[Dataset entries]
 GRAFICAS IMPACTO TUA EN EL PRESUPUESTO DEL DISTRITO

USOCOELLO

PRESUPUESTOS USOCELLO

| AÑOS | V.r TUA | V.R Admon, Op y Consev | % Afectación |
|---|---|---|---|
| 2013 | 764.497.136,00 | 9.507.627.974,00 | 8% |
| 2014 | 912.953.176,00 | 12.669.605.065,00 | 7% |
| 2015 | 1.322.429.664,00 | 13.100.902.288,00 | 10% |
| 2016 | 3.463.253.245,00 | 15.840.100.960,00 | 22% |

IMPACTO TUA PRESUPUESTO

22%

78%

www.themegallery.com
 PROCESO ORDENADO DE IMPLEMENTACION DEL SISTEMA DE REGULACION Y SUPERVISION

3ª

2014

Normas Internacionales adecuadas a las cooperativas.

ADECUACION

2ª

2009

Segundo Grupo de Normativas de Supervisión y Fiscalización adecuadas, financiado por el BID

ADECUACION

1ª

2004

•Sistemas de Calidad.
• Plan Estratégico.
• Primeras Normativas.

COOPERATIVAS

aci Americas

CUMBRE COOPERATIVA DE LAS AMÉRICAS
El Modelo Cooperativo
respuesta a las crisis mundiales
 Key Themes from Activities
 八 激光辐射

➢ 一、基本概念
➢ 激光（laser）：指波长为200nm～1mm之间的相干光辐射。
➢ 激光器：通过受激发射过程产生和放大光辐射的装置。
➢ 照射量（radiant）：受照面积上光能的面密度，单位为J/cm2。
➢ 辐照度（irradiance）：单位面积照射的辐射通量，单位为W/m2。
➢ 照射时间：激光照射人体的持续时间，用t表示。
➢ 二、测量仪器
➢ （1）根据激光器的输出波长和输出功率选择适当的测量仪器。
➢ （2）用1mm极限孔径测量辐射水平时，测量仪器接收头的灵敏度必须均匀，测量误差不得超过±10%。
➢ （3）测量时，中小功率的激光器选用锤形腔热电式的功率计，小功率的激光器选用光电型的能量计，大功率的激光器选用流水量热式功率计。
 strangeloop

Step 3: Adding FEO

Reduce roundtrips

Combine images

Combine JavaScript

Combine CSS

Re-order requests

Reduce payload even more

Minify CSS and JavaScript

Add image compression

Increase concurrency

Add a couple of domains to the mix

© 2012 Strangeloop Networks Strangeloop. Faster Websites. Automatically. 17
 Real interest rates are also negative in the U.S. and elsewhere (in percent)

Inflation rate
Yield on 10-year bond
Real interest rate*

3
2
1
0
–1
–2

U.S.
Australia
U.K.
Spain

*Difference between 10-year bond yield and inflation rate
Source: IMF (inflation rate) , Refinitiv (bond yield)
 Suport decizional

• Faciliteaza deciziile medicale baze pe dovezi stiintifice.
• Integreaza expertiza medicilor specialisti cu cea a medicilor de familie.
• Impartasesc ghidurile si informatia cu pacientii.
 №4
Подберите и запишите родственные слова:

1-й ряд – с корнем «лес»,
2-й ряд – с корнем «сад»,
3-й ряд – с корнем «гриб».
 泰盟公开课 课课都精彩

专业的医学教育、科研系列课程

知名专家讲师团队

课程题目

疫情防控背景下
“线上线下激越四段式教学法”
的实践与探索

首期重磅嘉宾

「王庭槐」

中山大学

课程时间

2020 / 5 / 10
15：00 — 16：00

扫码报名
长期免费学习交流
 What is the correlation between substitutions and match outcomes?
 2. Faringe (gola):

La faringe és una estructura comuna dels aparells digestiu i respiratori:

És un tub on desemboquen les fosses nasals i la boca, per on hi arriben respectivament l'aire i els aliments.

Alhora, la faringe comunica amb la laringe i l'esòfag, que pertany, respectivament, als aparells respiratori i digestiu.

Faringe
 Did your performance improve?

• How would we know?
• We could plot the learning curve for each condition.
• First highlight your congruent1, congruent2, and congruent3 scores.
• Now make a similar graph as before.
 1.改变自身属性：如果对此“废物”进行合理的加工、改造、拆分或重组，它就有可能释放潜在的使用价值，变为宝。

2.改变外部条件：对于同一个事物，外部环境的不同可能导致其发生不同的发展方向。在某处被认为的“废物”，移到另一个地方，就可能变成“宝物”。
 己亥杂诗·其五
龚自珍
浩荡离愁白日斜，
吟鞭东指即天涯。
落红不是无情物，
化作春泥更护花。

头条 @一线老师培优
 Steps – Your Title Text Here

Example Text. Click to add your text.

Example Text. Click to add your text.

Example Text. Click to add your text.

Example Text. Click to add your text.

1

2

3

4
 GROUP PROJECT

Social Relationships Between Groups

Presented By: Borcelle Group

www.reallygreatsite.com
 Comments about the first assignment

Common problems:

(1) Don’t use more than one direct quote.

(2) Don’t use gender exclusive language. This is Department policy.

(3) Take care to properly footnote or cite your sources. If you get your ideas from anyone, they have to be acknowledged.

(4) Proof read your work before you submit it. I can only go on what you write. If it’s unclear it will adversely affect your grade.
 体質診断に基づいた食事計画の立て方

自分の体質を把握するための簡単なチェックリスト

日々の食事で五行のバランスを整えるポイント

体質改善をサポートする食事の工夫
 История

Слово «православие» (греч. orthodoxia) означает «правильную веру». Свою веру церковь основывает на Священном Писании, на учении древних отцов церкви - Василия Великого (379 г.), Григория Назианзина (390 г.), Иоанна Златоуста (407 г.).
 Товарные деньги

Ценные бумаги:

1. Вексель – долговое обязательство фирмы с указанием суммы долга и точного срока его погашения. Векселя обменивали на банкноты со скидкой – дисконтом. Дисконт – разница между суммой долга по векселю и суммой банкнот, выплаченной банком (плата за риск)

• [Task directions]
Please repeat all the records above exactly as they appear.

• [Answer box]
 GRAFICAS IMPACTO TUA EN EL PRESUPUESTO DEL DISTRITO

USOCOELLO

PRESUPUESTOS USOCELLO

| AÑOS | V.r TUA | V.R Admon, Op y Consev | % Afectación |
|---|---|---|---|
| 2013 | 764.497.136,00 | 9.507.627.974,00 | 8% |
| 2014 | 912.953.176,00 | 12.669.605.065,00 | 7% |
| 2015 | 1.322.429.664,00 | 13.100.902.288,00 | 10% |
| 2016 | 3.463.253.245,00 | 15.840.100.960,00 | 22% |

IMPACTO TUA PRESUPUESTO

22%

78%

www.themegallery.com
 PROCESO ORDENADO DE IMPLEMENTACION DEL SISTEMA DE REGULACION Y SUPERVISION

3ª

2014

Normas Internacionales adecuadas a las cooperativas.

ADECUACION

2ª

2009

Segundo Grupo de Normativas de Supervisión y Fiscalización adecuadas, financiado por el BID

ADECUACION

1ª

2004

•Sistemas de Calidad.
• Plan Estratégico.
• Primeras Normativas.

COOPERATIVAS

aci Americas

CUMBRE COOPERATIVA DE LAS AMÉRICAS
El Modelo Cooperativo
respuesta a las crisis mundiales
 Key Themes from Activities
 八 激光辐射

➢ 一、基本概念
➢ 激光（laser）：指波长为200nm～1mm之间的相干光辐射。
➢ 激光器：通过受激发射过程产生和放大光辐射的装置。
➢ 照射量（radiant）：受照面积上光能的面密度，单位为J/cm2。
➢ 辐照度（irradiance）：单位面积照射的辐射通量，单位为W/m2。
➢ 照射时间：激光照射人体的持续时间，用t表示。
➢ 二、测量仪器
➢ （1）根据激光器的输出波长和输出功率选择适当的测量仪器。
➢ （2）用1mm极限孔径测量辐射水平时，测量仪器接收头的灵敏度必须均匀，测量误差不得超过±10%。
➢ （3）测量时，中小功率的激光器选用锤形腔热电式的功率计，小功率的激光器选用光电型的能量计，大功率的激光器选用流水量热式功率计。
 strangeloop

Step 3: Adding FEO

Reduce roundtrips

Combine images

Combine JavaScript

Combine CSS

Re-order requests

Reduce payload even more

Minify CSS and JavaScript

Add image compression

Increase concurrency

Add a couple of domains to the mix

© 2012 Strangeloop Networks Strangeloop. Faster Websites. Automatically. 17
 Real interest rates are also negative in the U.S. and elsewhere (in percent)

Inflation rate
Yield on 10-year bond
Real interest rate*

3
2
1
0
–1
–2

U.S.
Australia
U.K.
Spain

*Difference between 10-year bond yield and inflation rate
Source: IMF (inflation rate) , Refinitiv (bond yield)
 Suport decizional

• Faciliteaza deciziile medicale baze pe dovezi stiintifice.
• Integreaza expertiza medicilor specialisti cu cea a medicilor de familie.
• Impartasesc ghidurile si informatia cu pacientii.
 №4
Подберите и запишите родственные слова:

1-й ряд – с корнем «лес»,
2-й ряд – с корнем «сад»,
3-й ряд – с корнем «гриб».
 泰盟公开课 课课都精彩

专业的医学教育、科研系列课程

知名专家讲师团队

课程题目

疫情防控背景下
“线上线下激越四段式教学法”
的实践与探索

首期重磅嘉宾

「王庭槐」

中山大学

课程时间

2020 / 5 / 10
15：00 — 16：00

扫码报名
长期免费学习交流
 What is the correlation between substitutions and match outcomes?
 2. Faringe (gola):

La faringe és una estructura comuna dels aparells digestiu i respiratori:

És un tub on desemboquen les fosses nasals i la boca, per on hi arriben respectivament l'aire i els aliments.

Alhora, la faringe comunica amb la laringe i l'esòfag, que pertany, respectivament, als aparells respiratori i digestiu.

Faringe
 Did your performance improve?

• How would we know?
• We could plot the learning curve for each condition.
• First highlight your congruent1, congruent2, and congruent3 scores.
• Now make a similar graph as before.
 1.改变自身属性：如果对此“废物”进行合理的加工、改造、拆分或重组，它就有可能释放潜在的使用价值，变为宝。

2.改变外部条件：对于同一个事物，外部环境的不同可能导致其发生不同的发展方向。在某处被认为的“废物”，移到另一个地方，就可能变成“宝物”。
 己亥杂诗·其五
龚自珍
浩荡离愁白日斜，
吟鞭东指即天涯。
落红不是无情物，
化作春泥更护花。

头条 @一线老师培优
 Steps – Your Title Text Here

Example Text. Click to add your text.

Example Text. Click to add your text.

Example Text. Click to add your text.

Example Text. Click to add your text.

1

2

3

4
 GROUP PROJECT

Social Relationships Between Groups

Presented By: Borcelle Group

www.reallygreatsite.com
 Comments about the first assignment

Common problems:

(1) Don’t use more than one direct quote.

(2) Don’t use gender exclusive language. This is Department policy.

(3) Take care to properly footnote or cite your sources. If you get your ideas from anyone, they have to be acknowledged.

(4) Proof read your work before you submit it. I can only go on what you write. If it’s unclear it will adversely affect your grade.
 体質診断に基づいた食事計画の立て方

自分の体質を把握するための簡単なチェックリスト

日々の食事で五行のバランスを整えるポイント

体質改善をサポートする食事の工夫
 История

Слово «православие» (греч. orthodoxia) означает «правильную веру». Свою веру церковь основывает на Священном Писании, на учении древних отцов церкви - Василия Великого (379 г.), Григория Назианзина (390 г.), Иоанна Златоуста (407 г.).
 Товарные деньги

Ценные бумаги:

1. Вексель – долговое обязательство фирмы с указанием суммы долга и точного срока его погашения. Векселя обменивали на банкноты со скидкой – дисконтом. Дисконт – разница между суммой долга по векселю и суммой банкнот, выплаченной банком (плата за риск)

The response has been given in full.